Saturday, February 23, 2013

When she was a boy


(I wrote this as an exercise for a class. It's fictional but true in a fictional way.)

When she was a boy she had feet that could fly. They were her wings, her feet clad in boys shoes, sturdy and tight, her chemistry set at home. The other boys – they all knew she was a boy. She imagined herself a fisherman or a fireman or an astronaut.

Photo by wallyg via Flickr
Sometimes she was a pilot who could climb into a cockpit and soar above the world. When she was a boy, she was not a sister. She was not a daughter. She was a sailor. She was a cop. She was a construction worker who drove huge trucks that crunched over gravel and picked up impossible loads.

When she was a boy she was kind and smiled toothy grins. She caught spiders and bugs and burned wings under magnified glass.

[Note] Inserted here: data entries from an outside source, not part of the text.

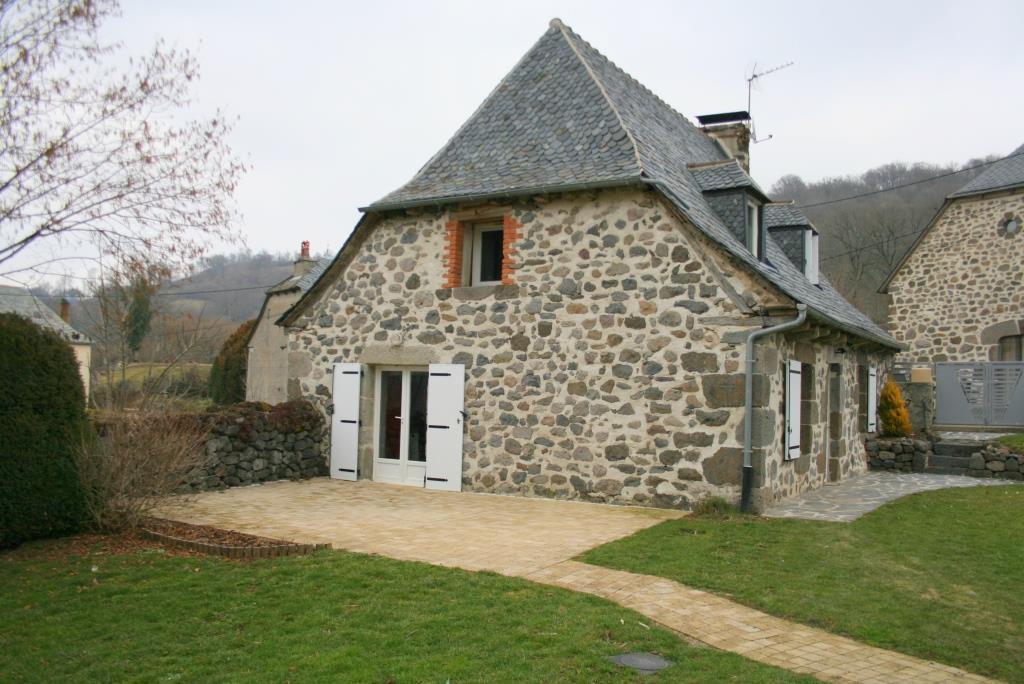 Maison en pierre, secteur Brommat habitable de suite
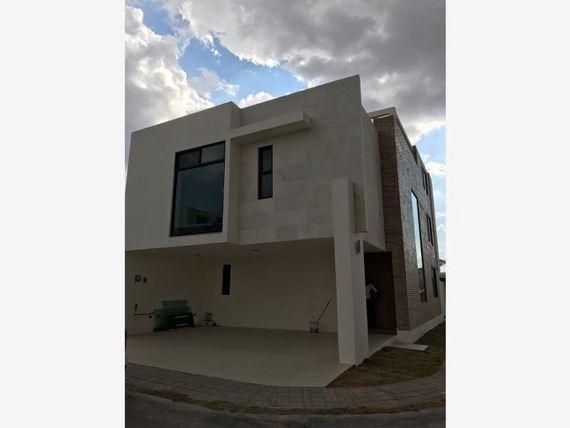 "Casa en Renta en * <span itemprop=""addressLocality"">Lomas de Angelópolis</span> *"
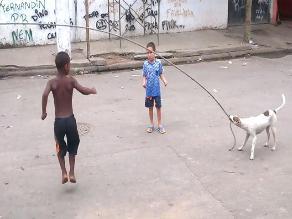 Facebook: perro se divierte ayudando a unos niños a saltar la cuerda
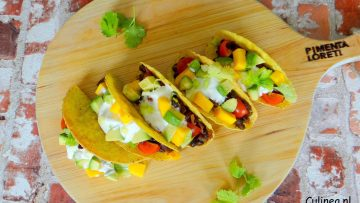 Taco's met bonen, avocado en mango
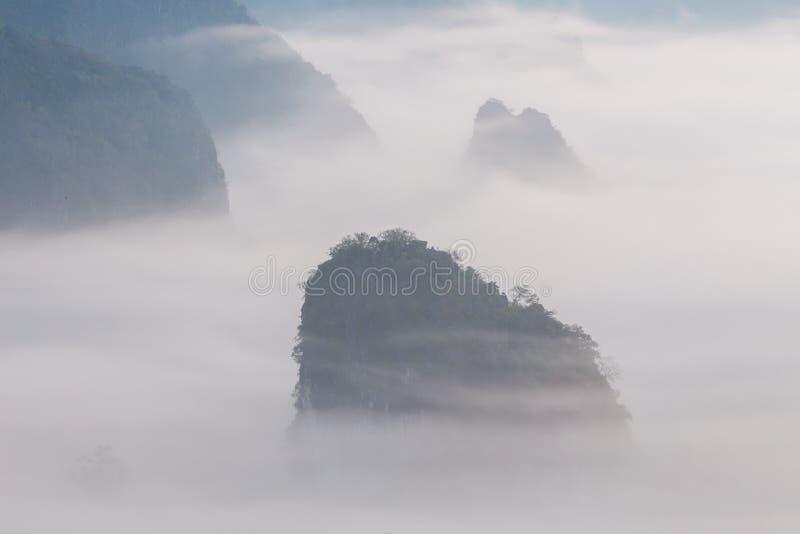 Foschia di mattina con la montagna immagine stock libera da diritti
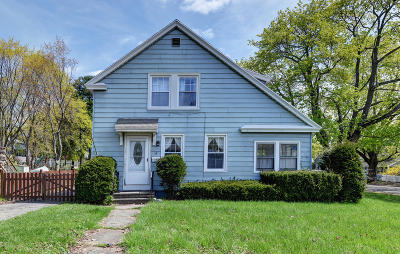 Pittsfield Single Family Home For Sale: 15 Rhode Island Ave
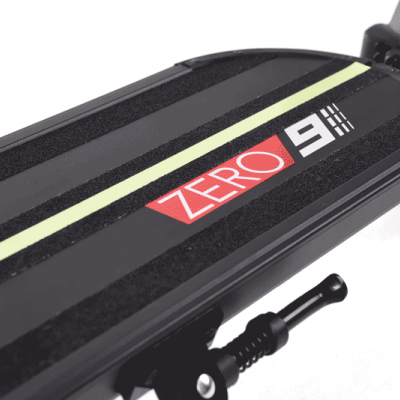 ZERO Trotinete Elétrica Zero 9 (Velocidade máxima: 45 km/h | Autonomia: 50 km)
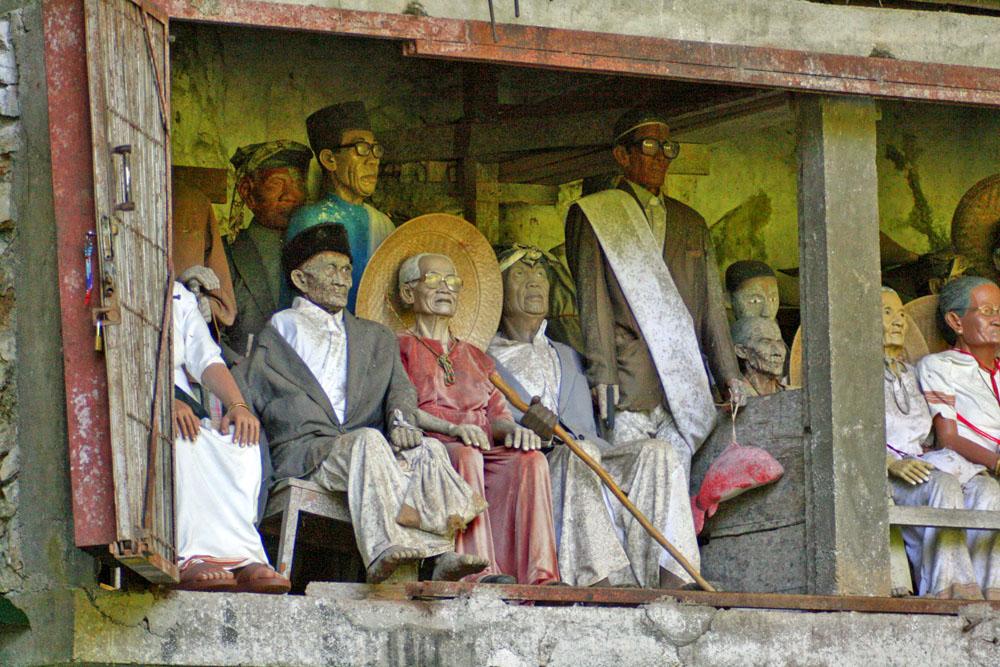 Vor den Gräbern der Tana Toraja auf Sulawesi in Indonesien erinnern handgeschnitzte Puppen an das Aussehen der Verstorbenen.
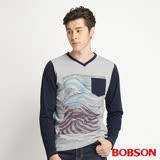 BOBSON 男款合身版印圖長袖灰色上衣(34026-83)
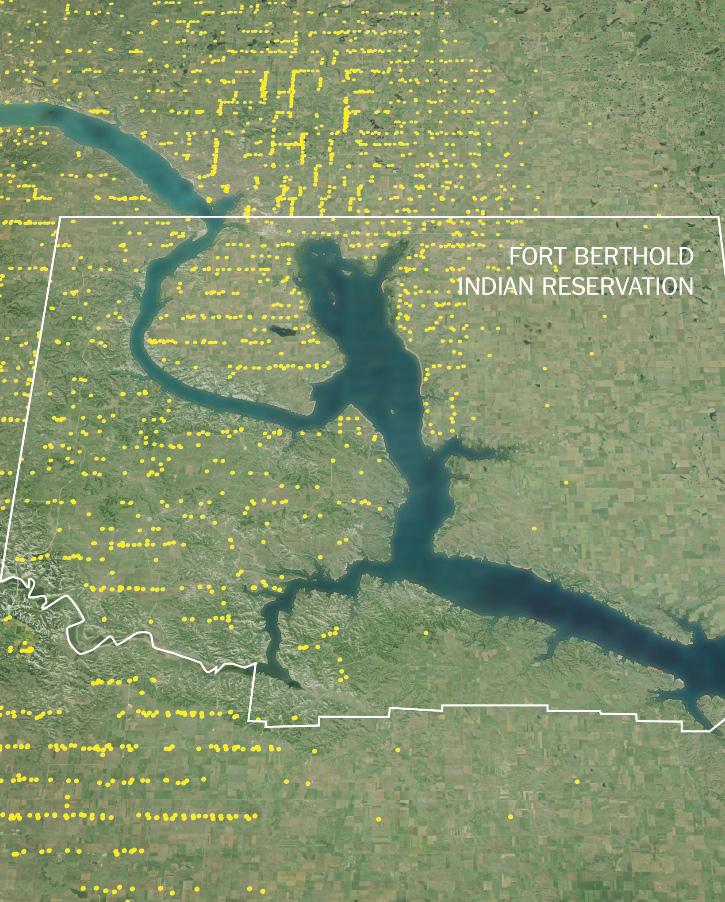 Hơn 1.300 giếng dầu, được thể hiện bằng chấm vàng, đã được khoan tại khu bảo tồn người da đỏ Fort Berthold. Ảnh: The New York Times.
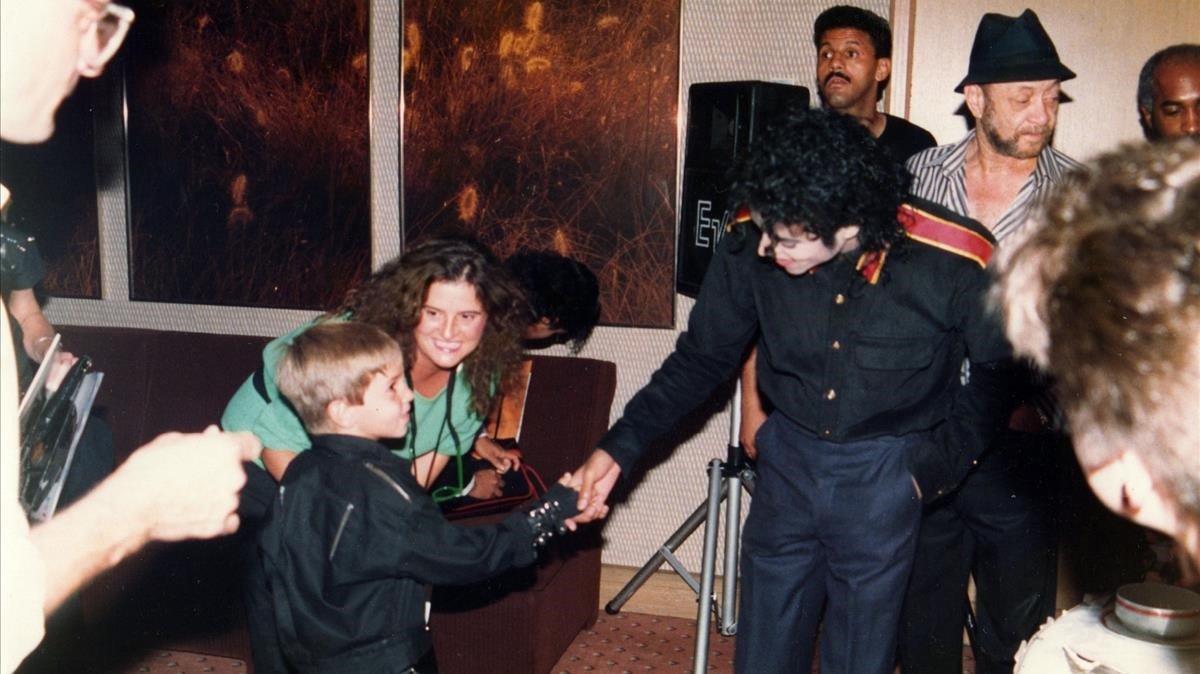 Un joven Wade Robson saluda a Michael Jackson en 1987.
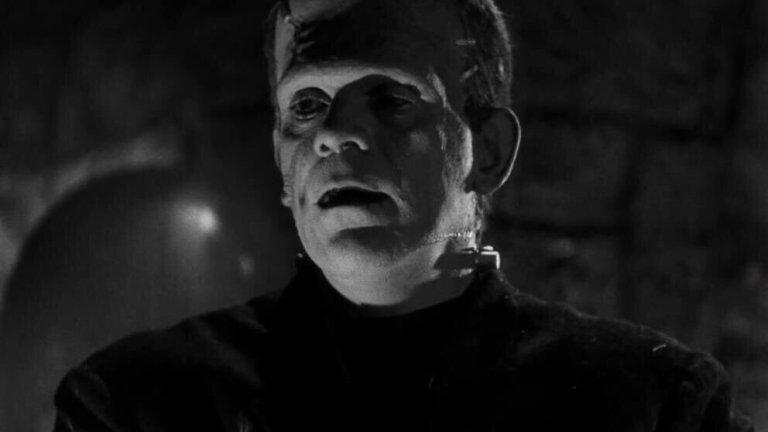 """""""Франкенщайн""""Оценка: 91 от 100 Образите от романа на Мери Шели са многократно използвани в киното, но когато става дума за класика при ужасите, критиката дава по-висока оценка на адаптацията на режисьора Джеймс Уейл от 1931 г. Борис Карлоф играе чудовището, оживяло чрез електричество, а Колин Клайв е в ролята на доктор Хенри Франкенщайн."""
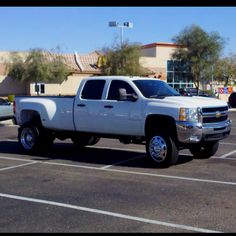 Chevy 3500HD beautiful! This is my dream truck I just wish I could afford it now.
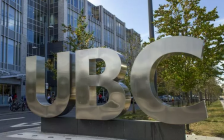华人家长炸了!UBC竟允许校内吸大麻!温哥华这几所大学却……
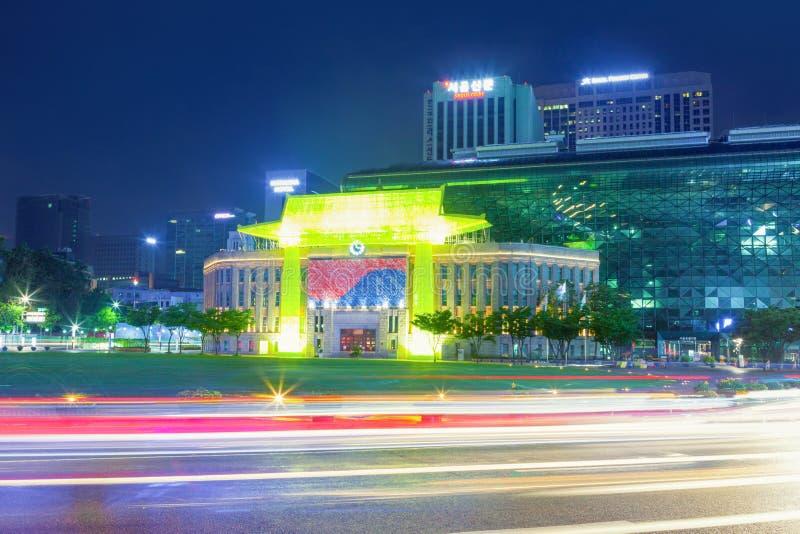 Download Séoul, Corée Du Sud - 30 Avril 2016 : Le Bâtiment D'hôtel De Ville Du Gouvernement Métropolitain De Séoul A Tiré La Nuit Le 16 Ao Image éditorial - Image du pluie, korea: 77162890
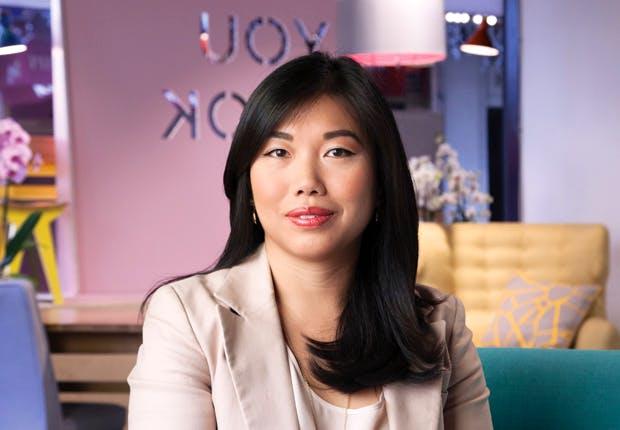 Lisa Tomlins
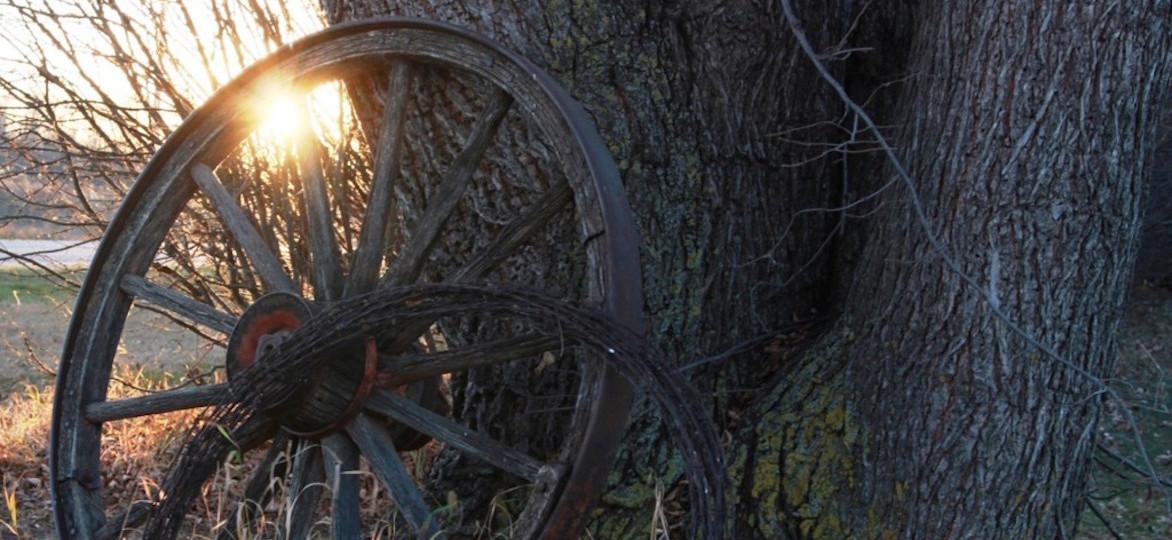 wagon-wheel-sunset-barbed-wire-1414512043GOk-1024x614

When she was a boy, they told her she was a girl. They put her in pink dresses with lace and beads that she picked off in church. They made her sit still with her legs together, her knobby knees scraped and accustomed to shorts and high speeds.

And she knew in her heart that she would not grow up to be this other thing. But she really didn't think about it. She thought of the sun in her face. She thought of the tricks she would play on her sisters – like any big sister. Because she knew she was a boy.

"Mom – I can't wear that. I'm a boy." And her mother would look sideways at this child and her contrariness. She would stare and ponder because no one ever told her about little girls that grow to be boys and men.

"You're a girl and that's that."

And she would go off crying. But then her dad would come in to give her a fishing rod and she knew that he knew that she really was a boy.

When she was a boy, when it was late at night and she couldn't sleep, she knew the truth: that she would grow up. She wished every night and yet she knew that her body would betray her further. And eventually it did.

But now she is grown. Her parents are long gone. The memories of them telling her what she wasn't when she knew she was, long erased. And she looked at himself in the mirror and saw the betrayal. The body of a woman.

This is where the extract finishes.